With the right investments, developing countries can turn their large youth populations into a boon
RAPIDLY FALLING fertility rates in most developing countries have led to a “youth bulge”—the largest in history—that will be the next generation of workers, parents, citizens, and leaders. The number of young people aged 12–24 stands at 1.3 billion and is expected to rise to about 1.5 billion in 2035 and decline gradually thereafter (see Chart 1). This trend results from the interplay between declining fertility and what demographers call population momentum—that is, the inertia in population growth from having large child-bearing populations. Currently, the fertility decline is balanced by the still-growing numbers of people of child-bearing age. But over the next two to three decades, as the fertility decline becomes stronger and population momentum slows, the number of young people will peak and begin to drop.
Chart 1Leveling off
Notes: Least developed countries refers to the 50 poorest countries in the world.
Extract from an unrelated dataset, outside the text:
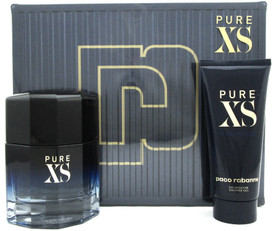PURE XS by Paco Rabanne Set for Men: 3.4 oz. EDT Spray + 3.4 oz. Sh/Gel. New Box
Less developed countries refers to all developing countries.
Source: United Nations, World Population Prospects: The 2004 Revision (medium variant).
Of course, there is a huge variation across developing countries. In many middle-income countries and transition economies, the fertility transition is fairly advanced and the number of young people is actually declining (as in China and Thailand). In others, which are not as far along (for example, Brazil and Vietnam), numbers are currently swelling to a peak or a long plateau. In still others, which are even less advanced in this transition (as in India and the Philippines), the peak will be experienced in the next one to two decades. In yet others (as in Niger and Sierra Leone), the numbers are expected to grow continuously into the foreseeable future.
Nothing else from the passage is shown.